Tortilla messicana

La tortilla di mais messicana è una specie di piadina o sfogliata molto sottile fatta con la farina di mais, non lievitata ed adatta anche alle persone affette da celichia, intolleranti al glutine di frumento.

La piastra dove vengono cotte le tortilla si chiama "comal" e l'impasto di mais viene detto "masa harina".

La tortilla messicana può essere fatta con 4 tipi diversi di cultivar di mais: bianco, rosso, giallo-violaceo o blu, e dal tipo di mais usato dipenderà il colore della sfogliata, che è molto sottile ed elastica e da sempre in Messico viene usata come pane per accompagnare altre pietanze a base di carne o verdure. 

Di solito viene prima riempita e poi arrotolata come nel burrito, oppure piegata a metà come nei tacos o viene adattata a varie preparazioni dando origine così alle flautas, alle enchiladas, alle fajitas, alle chimichangas, alle quesadillas e ad altri piatti tradizionali messicani.

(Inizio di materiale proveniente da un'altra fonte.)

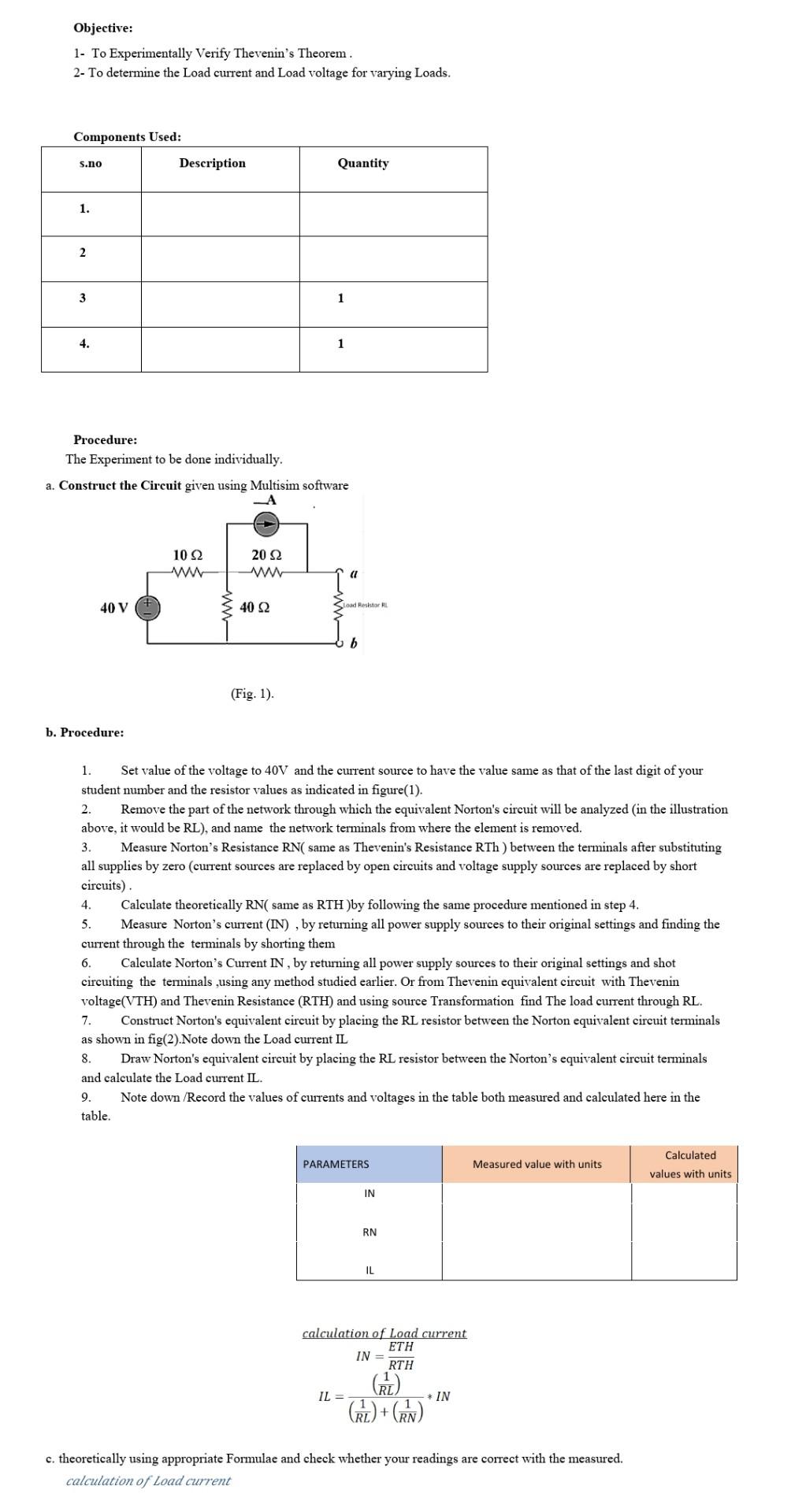 Objective:

1- To Experimentally Verify Thevenin's Theorem .
2- To determine the Load current and Load voltage for varying Loads.

Components Used:

| s.no | Description | Quantity |
|---|---|---|
| 1. | | |
| 2 | | |
| 3 | | 1 |
| 4. | | 1 |

Procedure:
The Experiment to be done individually.

a. Construct the Circuit given using Multisim software

A
10 Ω
20 Ω
a
40 V
40 Ω
Load Resistor RL
b

(Fig. 1).

b. Procedure:

1. Set value of the voltage to 40V and the current source to have the value same as that of the last digit of your student number and the resistor values as indicated in figure(1).
2. Remove the part of the network through which the equivalent Norton's circuit will be analyzed (in the illustration above, it would be RL), and name the network terminals from where the element is removed.
3. Measure Norton's Resistance RN( same as Thevenin's Resistance RTh ) between the terminals after substituting all supplies by zero (current sources are replaced by open circuits and voltage supply sources are replaced by short circuits) .
4. Calculate theoretically RN( same as RTH )by following the same procedure mentioned in step 4.
5. Measure Norton's current (IN) , by returning all power supply sources to their original settings and finding the current through the terminals by shorting them
6. Calculate Norton's Current IN , by returning all power supply sources to their original settings and shot circuiting the terminals ,using any method studied earlier. Or from Thevenin equivalent circuit with Thevenin voltage(VTH) and Thevenin Resistance (RTH) and using source Transformation find The load current through RL.
7. Construct Norton's equivalent circuit by placing the RL resistor between the Norton equivalent circuit terminals as shown in fig(2).Note down the Load current IL
8. Draw Norton's equivalent circuit by placing the RL resistor between the Norton's equivalent circuit terminals and calculate the Load current IL.
9. Note down /Record the values of currents and voltages in the table both measured and calculated here in the table.

| PARAMETERS | Measured value with units | Calculated values with units |
|---|---|---|
| IN | | |
| RN | | |
| IL | | |

calculation of Load current
$IN = \frac{ETH}{RTH}$
$IL = \frac{\left(\frac{1}{RL}\right)}{\left(\frac{1}{RL}\right)+\left(\frac{1}{RN}\right)} * IN$

c. theoretically using appropriate Formulae and check whether your readings are correct with the measured.
calculation of Load current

Oltre alla tortilla in versione sfogliata, in Messico si producono anche le tortilla chips, dette nachos, le patatine di mais dalla forma triangolare da abbinare alla salsa piccante o al guacamole.

 

Storia e tradizione della tortilla messicana

La tortilla messicana ha origini antichissime, probabilmente un primo rudimentale esempio di sfarinata di mais risale all'epoca precolombiana, un po' come accadde da noi con la piadina romagnola che deriva dal perfezionamento delle sfarinate di origine etrusca e romana, si tratta insomma solamente di impastare farina di mais e acqua, uno dei procedimenti più semplici appresi dall'uomo.

Tortilla messicana

Gli Atzechi erano abituati a mangiare la tortila di mais ad ogni pasto, accompagnandola in special modo alla carne di tacchino, ai fagioli, alle salse piccanti a base di chili o ance in versione dolce abbinata al miele.

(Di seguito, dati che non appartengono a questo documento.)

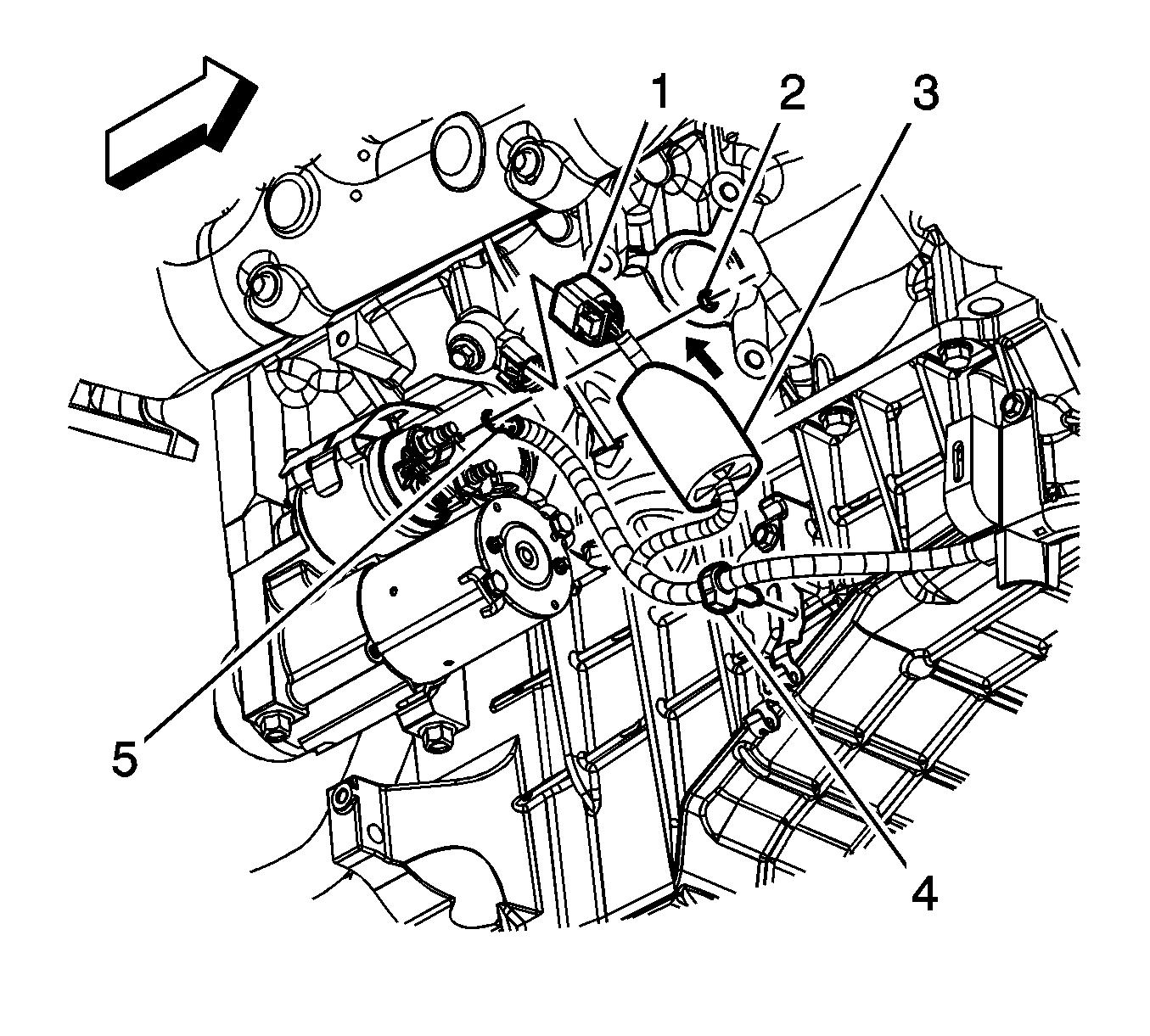 1
2
3
5
4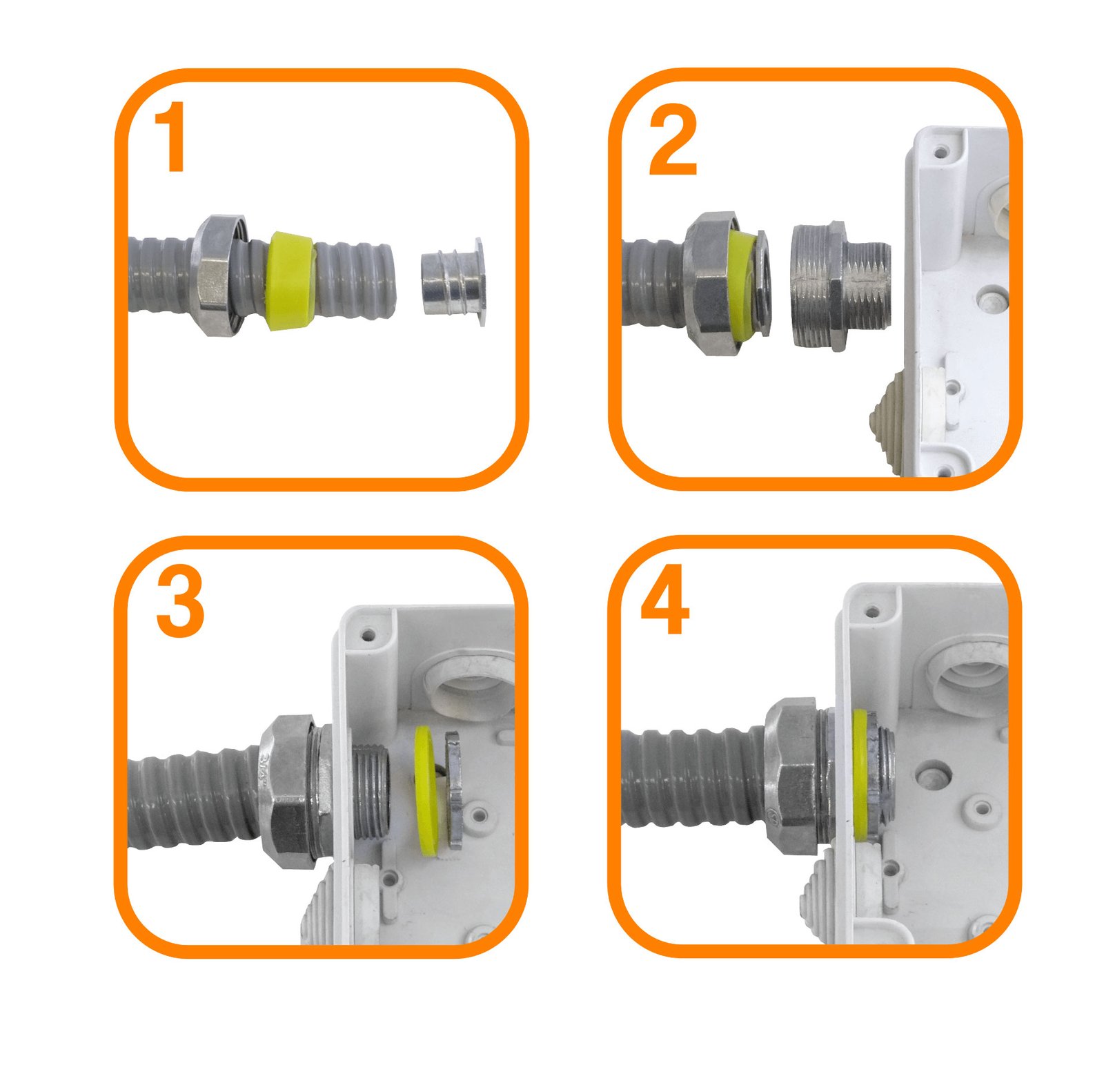 1

2

3

4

Prima dell'arrivo dei colonizzatori spagnoli, però, queste sfarinate si chiamavano in tutto il Sud America "arepas", furono poi gli spagnoli a coniare il termine "tortilla", cioè "piccola torta", poiché l'aspetto dell'arepa, giallo e rotondo, ricordava loro la tortilla spagnola.

Ricetta della tortilla di mais

 

Originariamente le tortillas mexicanas venivano preparate solo dalle donne e rigorosamente a mano. Oggi chiunque può prepararsi la sua tortilla, il procedimento è molto semplice, anche perchè la farina di mais è più semplice da lavorare rispetto alla farina di grano e ha bisogno di meno acqua, comunque, volendo un risultato più compatto ed elastico si possono usare entrambe le farine.

In alternativa la masa harina messicana è reperibile nei negozi specializzati o negli ipermercati più forniti.

Ingredienti per circa 8 tortilla

  • 250 g di farina di mais o masa harina mesicana
  • 0,50 l di acqua naturale fresca
  • 1 noce di burro
  • sale q.b.

Procedimento

Riscaldare il burro a bagnomaria fino a scioglierlo. In una ciotola mescolare la farina di mais con l'acqua aiutandosi prima con un cucchiaio di legno poi con le mani. Aggiungere di tanto in tanto il burro fuso fino a che il composto non risulti omogeneo, elastico ed umido, però non tanto da rimanere appiccicato alle mani.

Coprire il composto con la pellicola trasparente e lasciar riposare per circa 15 minuti.

Quindi riprendere l'impasto e comporre 8 palline di circa 4 cm di diametro. Mettere ogni pallina dentro due fogli di carta da forno e stenderle con un mattarello fino a dar loro una forma rotonda, magari aiutandosi a ritagliare i bordi con un coperchio. Lo spessore deve essere sottile. Esiste in commercio anche uno strumento apposito, la tortillera, dove dentro si mette la pallina di impasto, poi si fa leva e la macchina da sola realizzerà una tortilla perfettamente rotonda e pronta da cuocere.

Cuocere ogni tortilla su una piastra precedentemente riscaldata, tipo testo romagnolo o padella per crepes, per pochi secondi per lato (40 secondi, 1 minuto).

Una volta cotte, le tortilla vanno riposte una sopra l'altra in un cestino con un panno di tela e mantenute calde fino al momento di servirle.

Possono essere accompagnate da pollo, tacchino, maiale, carne di manzo macinata, patate, fagioli o altri legumi, insalata, pomodori, e vari salse più o meno piccanti.